→ Arbeitsanweisungen
a. Prüfe anhand des Textes über das Containern in Hamburg, ob die folgenden Aussagen stimmen: (i) Max hat sein Fahrrad aus der Wohnung mitgebracht. (ii) Die große Tour umfasst zehn Kilometer. (iii) Als Max rausgeht, regnet es. Antworte jeweils mit Ja oder Nein und zitiere die entscheidenden Worte des Textes.
b. Führe den Text über das Containern in Hamburg im Anschluss an seinen letzten Satz weiter.

Eine Nacht Containern: Leben aus der Tonne
Sie sammeln ihr Essen aus den Mülltonnen von Supermärkten: Containerer wie Max. Die taz hat ihn eine Nacht lang durch Hamburg begleitet.
HAMBURG taz | Als Max rausgeht, ist es trocken, das Nieseln hat wieder aufgehört. Max schließt sein Fahrrad auf, er hat es aus der Wohnung mitgebracht. Helm, Regenjacke, Helmlampe, Greifarm. Alles dabei, was man zum Containern braucht.
Die vor uns liegende Tour soll zehn Kilometer umfassen. Drei Stadtteile. Vier Supermärkte. Er macht heute nur die „kleine Tour“, die große umfasst zwanzig Kilometer. Zwanzig Kilometer mit dem Fahrrad, dreimal die Woche. Normal für Max.

→ Datensatz
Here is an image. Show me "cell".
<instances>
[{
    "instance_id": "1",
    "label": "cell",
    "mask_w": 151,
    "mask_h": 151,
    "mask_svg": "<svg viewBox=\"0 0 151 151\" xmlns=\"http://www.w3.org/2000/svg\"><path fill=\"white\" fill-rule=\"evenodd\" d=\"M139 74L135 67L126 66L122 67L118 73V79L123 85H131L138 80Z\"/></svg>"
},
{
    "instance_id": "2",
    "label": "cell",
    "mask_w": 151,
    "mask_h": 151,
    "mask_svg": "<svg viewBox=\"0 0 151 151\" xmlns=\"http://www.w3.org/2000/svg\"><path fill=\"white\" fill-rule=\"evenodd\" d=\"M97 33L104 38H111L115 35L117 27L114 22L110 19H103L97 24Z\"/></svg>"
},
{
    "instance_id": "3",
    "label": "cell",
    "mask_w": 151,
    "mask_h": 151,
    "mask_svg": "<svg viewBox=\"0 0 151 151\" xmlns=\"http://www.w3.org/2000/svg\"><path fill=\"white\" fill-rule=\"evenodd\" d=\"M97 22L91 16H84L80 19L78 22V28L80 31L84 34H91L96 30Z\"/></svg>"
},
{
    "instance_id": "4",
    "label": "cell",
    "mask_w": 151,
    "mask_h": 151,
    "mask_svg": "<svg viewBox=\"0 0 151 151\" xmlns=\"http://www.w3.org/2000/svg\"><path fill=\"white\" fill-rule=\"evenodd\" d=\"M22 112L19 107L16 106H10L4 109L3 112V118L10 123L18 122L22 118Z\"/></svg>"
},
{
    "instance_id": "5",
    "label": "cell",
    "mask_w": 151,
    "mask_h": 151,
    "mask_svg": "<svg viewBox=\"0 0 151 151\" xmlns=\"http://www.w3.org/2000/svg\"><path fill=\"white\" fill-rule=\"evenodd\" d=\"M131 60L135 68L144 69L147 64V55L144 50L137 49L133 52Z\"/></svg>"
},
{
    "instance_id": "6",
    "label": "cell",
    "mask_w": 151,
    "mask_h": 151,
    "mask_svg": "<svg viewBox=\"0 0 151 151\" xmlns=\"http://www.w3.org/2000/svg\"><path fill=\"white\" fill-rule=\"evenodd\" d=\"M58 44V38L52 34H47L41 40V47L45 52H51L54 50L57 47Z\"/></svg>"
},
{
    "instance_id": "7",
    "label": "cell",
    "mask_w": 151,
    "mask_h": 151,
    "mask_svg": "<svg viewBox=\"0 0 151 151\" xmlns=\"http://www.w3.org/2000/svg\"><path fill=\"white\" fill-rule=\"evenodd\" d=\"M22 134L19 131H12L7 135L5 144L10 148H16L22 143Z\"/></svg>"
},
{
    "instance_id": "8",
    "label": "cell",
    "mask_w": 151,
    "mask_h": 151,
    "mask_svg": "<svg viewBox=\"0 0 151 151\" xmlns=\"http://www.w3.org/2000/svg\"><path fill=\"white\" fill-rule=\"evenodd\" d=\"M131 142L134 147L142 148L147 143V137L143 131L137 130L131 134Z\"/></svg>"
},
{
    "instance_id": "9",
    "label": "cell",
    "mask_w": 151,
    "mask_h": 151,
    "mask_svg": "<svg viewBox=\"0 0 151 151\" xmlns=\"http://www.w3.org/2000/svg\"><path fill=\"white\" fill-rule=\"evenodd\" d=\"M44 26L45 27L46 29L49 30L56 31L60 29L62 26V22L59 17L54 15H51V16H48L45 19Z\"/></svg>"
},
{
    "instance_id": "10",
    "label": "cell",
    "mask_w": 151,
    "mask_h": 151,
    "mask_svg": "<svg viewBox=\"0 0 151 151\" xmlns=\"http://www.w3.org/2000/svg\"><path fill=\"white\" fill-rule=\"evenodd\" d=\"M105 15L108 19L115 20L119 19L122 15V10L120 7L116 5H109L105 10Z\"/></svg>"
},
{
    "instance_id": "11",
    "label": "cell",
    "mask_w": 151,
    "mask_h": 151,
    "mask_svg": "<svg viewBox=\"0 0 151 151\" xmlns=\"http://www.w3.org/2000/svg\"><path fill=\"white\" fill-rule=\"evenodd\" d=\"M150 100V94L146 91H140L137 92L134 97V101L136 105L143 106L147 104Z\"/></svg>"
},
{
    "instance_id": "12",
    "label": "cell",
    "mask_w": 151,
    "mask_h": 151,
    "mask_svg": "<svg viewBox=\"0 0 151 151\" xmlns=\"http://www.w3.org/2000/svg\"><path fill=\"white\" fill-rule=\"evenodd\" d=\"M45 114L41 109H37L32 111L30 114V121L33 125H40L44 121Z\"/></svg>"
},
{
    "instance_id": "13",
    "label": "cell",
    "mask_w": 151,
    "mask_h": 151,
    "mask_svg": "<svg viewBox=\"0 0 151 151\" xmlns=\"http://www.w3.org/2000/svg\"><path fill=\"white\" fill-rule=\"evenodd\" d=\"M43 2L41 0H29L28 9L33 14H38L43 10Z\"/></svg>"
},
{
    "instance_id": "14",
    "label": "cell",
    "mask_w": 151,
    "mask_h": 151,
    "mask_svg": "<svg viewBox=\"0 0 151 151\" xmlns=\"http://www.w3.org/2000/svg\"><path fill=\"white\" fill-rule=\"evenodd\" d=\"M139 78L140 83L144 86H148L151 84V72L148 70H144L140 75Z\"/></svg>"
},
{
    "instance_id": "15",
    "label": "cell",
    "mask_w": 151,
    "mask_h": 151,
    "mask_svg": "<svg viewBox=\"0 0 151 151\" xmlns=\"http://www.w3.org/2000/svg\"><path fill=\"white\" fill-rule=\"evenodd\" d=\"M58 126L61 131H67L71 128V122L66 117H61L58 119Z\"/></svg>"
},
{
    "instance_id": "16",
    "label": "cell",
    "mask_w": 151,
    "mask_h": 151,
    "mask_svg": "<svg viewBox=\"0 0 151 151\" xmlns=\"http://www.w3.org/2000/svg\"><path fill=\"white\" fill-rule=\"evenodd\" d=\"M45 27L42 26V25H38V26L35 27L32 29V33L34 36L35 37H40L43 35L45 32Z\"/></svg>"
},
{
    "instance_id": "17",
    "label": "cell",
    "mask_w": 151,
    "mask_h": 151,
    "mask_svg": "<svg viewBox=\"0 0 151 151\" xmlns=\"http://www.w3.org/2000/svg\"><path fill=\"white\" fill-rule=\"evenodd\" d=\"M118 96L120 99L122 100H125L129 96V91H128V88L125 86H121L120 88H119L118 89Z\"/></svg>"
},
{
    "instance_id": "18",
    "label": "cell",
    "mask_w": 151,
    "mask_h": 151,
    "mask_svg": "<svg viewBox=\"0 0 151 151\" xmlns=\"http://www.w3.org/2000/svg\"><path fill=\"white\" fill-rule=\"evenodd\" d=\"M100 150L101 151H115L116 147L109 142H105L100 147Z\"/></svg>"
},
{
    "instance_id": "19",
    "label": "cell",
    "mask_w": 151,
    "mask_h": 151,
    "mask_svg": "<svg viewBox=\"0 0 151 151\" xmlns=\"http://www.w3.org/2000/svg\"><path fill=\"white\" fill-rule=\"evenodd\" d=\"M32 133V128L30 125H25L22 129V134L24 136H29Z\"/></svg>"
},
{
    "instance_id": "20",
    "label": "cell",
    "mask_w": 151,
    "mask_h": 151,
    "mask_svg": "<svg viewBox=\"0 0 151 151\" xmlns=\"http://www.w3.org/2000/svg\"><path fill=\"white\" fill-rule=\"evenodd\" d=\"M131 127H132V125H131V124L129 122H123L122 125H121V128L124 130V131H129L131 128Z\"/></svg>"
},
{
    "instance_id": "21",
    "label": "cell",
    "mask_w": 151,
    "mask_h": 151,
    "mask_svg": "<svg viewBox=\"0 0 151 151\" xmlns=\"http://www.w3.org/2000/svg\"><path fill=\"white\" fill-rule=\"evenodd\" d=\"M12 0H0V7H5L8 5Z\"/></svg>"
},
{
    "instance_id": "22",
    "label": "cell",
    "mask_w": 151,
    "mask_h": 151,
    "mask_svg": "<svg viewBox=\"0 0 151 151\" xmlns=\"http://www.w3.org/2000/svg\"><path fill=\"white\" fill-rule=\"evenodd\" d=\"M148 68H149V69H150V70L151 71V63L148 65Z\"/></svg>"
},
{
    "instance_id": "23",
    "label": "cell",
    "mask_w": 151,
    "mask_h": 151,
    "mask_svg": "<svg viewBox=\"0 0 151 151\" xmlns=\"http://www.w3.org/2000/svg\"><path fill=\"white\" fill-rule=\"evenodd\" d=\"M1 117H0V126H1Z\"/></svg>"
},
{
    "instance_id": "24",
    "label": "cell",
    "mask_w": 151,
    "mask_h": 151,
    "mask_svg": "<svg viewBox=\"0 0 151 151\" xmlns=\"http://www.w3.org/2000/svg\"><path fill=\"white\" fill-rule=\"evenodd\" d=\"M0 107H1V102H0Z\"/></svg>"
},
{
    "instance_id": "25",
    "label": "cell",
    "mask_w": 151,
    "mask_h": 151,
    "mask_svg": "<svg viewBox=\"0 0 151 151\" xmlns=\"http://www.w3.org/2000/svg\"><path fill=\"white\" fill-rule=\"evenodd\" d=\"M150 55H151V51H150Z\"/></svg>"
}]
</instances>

→ Lösungen
a.
(i) Ja: „er hat es aus der Wohnung mitgebracht“
(ii) Nein: „die große umfasst zwanzig Kilometer“
(iii) Nein: „ist es trocken, das Nieseln hat wieder aufgehört“

b.
Wir sind beim ersten Supermarkt angekommen. Die Straßenlaternen auf dem Gelände sind aus. Wir fahren Richtung Warenannahme. Es ist dunkel und man sieht kaum was. Max geht zielstrebig zum Container. Von der Biotonne daneben geht ein süßlicher, alkoholischer Gestank aus. Die Erdbeeren sind nicht mehr zu gebrauchen.
Der Spargel und die Gemüsezwiebeln sind auch hin. In der Biotonne ist definitiv nichts zu holen. Vielleicht im großen Container. Ein Netz voll Orangen. Eine ist voll grünem Schimmel. Alle anderen sind noch gut, die nehmen wir mit.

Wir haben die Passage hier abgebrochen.